Objective: Amygdalin, which is part of the aromatic cyanogenic glycoside group, is found in plant seeds such as apricot, peach, plum, apple, pear, and cherry. It has been shown that amygdalin has anti-tumor properties against many cancers such as colon, breast, and lung cancer. This study aimed to determine the cytotoxic and anticytotoxic effects of amygdalin in human colon cancer cells (DLD-1) and normal colonic epithelium (CCD-18Co) using the MTT (3-(4,5-dimethylthiazol-2-YL)-2,5-diphenyltetrazolium bromide) test.

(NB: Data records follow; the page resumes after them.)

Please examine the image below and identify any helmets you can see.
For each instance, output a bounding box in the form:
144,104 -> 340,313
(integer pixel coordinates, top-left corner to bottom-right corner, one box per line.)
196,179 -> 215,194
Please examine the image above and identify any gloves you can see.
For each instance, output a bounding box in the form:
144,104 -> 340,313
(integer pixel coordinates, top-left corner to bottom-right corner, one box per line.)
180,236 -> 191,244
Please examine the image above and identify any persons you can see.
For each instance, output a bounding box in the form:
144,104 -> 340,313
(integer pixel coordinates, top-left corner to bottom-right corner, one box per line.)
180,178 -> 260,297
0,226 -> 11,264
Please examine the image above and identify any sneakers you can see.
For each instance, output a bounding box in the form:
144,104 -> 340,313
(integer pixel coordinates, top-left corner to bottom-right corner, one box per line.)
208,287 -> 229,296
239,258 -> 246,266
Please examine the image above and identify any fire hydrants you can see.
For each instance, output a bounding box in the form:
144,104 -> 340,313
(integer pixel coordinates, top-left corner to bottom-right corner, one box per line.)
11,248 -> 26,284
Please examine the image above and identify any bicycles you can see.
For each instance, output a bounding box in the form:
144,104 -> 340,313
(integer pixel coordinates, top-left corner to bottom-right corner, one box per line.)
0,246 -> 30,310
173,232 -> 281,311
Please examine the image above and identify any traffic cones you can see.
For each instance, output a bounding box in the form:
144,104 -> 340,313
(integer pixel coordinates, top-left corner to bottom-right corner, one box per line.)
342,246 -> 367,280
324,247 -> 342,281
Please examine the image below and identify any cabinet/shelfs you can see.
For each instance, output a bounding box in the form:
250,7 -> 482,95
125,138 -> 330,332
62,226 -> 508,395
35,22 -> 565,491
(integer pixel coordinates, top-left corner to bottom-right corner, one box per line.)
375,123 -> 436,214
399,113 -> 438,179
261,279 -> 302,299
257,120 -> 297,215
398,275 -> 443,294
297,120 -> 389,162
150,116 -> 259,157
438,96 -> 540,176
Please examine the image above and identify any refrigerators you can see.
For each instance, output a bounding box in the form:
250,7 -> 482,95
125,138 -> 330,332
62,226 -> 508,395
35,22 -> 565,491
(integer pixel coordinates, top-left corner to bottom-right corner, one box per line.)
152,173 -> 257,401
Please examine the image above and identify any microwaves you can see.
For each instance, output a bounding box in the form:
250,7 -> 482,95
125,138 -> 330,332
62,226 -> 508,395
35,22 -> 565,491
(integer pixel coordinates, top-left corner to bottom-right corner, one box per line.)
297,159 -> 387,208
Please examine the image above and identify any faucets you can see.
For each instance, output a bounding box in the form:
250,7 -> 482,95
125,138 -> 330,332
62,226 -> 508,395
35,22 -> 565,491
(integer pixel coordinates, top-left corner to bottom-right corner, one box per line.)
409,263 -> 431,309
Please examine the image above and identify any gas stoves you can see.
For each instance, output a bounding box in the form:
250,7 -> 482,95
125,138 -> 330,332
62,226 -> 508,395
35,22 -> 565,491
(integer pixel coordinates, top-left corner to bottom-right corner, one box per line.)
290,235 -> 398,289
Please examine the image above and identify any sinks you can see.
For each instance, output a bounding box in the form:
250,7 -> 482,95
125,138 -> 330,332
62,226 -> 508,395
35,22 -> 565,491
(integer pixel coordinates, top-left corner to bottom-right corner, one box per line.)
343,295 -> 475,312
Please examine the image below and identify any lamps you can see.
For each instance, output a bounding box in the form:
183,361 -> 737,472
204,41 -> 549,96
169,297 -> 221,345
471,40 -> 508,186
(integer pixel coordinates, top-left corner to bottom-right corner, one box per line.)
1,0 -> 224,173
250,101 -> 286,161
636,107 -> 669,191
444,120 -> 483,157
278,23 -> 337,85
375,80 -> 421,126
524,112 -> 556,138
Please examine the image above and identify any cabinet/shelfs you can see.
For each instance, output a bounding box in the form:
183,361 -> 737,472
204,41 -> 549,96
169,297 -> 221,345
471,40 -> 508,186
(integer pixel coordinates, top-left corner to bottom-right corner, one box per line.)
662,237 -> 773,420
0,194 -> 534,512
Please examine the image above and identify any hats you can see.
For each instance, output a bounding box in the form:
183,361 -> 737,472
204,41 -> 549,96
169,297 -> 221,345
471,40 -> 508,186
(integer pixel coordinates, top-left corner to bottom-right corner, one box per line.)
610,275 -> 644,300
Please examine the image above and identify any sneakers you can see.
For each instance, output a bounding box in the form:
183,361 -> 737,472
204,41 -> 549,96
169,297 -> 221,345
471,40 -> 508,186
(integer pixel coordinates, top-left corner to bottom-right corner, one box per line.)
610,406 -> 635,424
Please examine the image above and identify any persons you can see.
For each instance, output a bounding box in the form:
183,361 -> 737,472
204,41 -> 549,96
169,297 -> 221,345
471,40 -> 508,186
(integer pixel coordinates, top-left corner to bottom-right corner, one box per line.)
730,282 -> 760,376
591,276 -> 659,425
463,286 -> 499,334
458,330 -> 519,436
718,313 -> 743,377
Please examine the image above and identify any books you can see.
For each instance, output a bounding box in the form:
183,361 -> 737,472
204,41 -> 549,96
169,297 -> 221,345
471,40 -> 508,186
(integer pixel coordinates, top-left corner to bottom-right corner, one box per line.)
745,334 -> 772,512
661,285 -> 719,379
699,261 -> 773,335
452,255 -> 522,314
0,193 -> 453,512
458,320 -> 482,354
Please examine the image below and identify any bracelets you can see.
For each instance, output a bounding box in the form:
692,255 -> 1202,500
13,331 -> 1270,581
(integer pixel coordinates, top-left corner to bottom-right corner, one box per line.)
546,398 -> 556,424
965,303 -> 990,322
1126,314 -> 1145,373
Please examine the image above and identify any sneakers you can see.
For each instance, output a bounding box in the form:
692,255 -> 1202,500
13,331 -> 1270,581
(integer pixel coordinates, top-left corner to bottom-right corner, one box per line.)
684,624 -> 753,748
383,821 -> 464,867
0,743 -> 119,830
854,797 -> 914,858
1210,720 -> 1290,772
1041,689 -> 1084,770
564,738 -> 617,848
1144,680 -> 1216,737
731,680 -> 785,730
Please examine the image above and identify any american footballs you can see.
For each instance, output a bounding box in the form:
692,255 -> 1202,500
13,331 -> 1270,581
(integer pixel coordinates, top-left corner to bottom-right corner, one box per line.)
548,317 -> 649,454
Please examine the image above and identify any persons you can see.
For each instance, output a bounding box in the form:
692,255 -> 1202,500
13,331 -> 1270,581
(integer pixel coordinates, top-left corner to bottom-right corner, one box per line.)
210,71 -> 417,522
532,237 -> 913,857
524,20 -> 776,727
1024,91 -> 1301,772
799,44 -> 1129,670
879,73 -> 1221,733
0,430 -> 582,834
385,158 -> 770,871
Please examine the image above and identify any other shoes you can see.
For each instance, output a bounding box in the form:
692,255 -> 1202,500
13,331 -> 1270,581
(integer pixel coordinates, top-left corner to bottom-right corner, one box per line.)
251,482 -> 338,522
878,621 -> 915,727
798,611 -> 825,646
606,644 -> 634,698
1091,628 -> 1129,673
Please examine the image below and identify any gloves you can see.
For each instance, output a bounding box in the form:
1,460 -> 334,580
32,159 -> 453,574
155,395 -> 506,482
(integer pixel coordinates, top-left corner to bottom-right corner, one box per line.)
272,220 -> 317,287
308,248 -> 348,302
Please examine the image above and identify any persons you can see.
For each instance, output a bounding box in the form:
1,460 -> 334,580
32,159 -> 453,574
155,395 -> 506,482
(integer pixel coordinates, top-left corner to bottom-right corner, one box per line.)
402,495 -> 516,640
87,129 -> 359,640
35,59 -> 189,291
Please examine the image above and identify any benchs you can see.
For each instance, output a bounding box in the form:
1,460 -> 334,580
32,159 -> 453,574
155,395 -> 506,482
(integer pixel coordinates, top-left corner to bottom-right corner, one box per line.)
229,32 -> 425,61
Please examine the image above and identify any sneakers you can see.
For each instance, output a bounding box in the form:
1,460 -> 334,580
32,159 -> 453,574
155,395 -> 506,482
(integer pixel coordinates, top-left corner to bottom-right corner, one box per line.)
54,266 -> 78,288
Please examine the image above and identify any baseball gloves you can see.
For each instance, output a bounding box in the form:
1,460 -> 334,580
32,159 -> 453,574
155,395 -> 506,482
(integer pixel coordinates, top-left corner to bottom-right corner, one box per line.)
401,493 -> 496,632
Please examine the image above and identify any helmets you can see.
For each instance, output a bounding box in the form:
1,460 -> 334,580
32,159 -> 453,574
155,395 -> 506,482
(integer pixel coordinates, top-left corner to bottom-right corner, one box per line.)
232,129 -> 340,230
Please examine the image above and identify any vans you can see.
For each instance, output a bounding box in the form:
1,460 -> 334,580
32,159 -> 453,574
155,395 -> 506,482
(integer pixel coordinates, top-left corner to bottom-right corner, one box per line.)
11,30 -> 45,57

Materials and Methods: DLD-1 and CCD-18Co cells were grown in flasks containing Roswell Park Memorial Institute-1640 and Eagle's Minimum Essential Medium, respectively. Both cell groups were treated with amygdalin concentrations of 100, 50, 25, 12.5, 6.25, 3.125, and 1.56 mM for 24 hours. Then, 20% MTT dye was added to the wells of the aspirated plates and incubated for 3 hours. After the reaction was stopped with pure Dimethyl Sulfoxide (DMSO) at the end of the period, the absorbance values of the plates were read spectrophotometrically at a wavelength of 570 nm. Results: The percent viability values for the DLD-1 cell line were found to be between 48.3-71.6% and the IC50 value was calculated as 74.03 mM. The viability values for the CCD-18Co cell line after the amygdalin treatment ranged from 101.6 to 117.9%. Conclusion: While amygdalin showed a cytotoxic effect in the DLD-1 cell line, it showed an anticytotoxic effect in the CCD-18Co cell line. In our study, it was determined that amygdalin decreased the viability of DLD-1 cancer cells in a dose-dependent manner and did not show cytotoxic effects on CCD18-Co normal epithelial cells. More comprehensive controlled clinical trials are needed to demonstrate the feasibility of using amygdalin in combination with other anti-tumor drugs and to develop the artificial synthesis of the active ingredients in amygdalin in order to increase the anti-tumor activities of these drugs.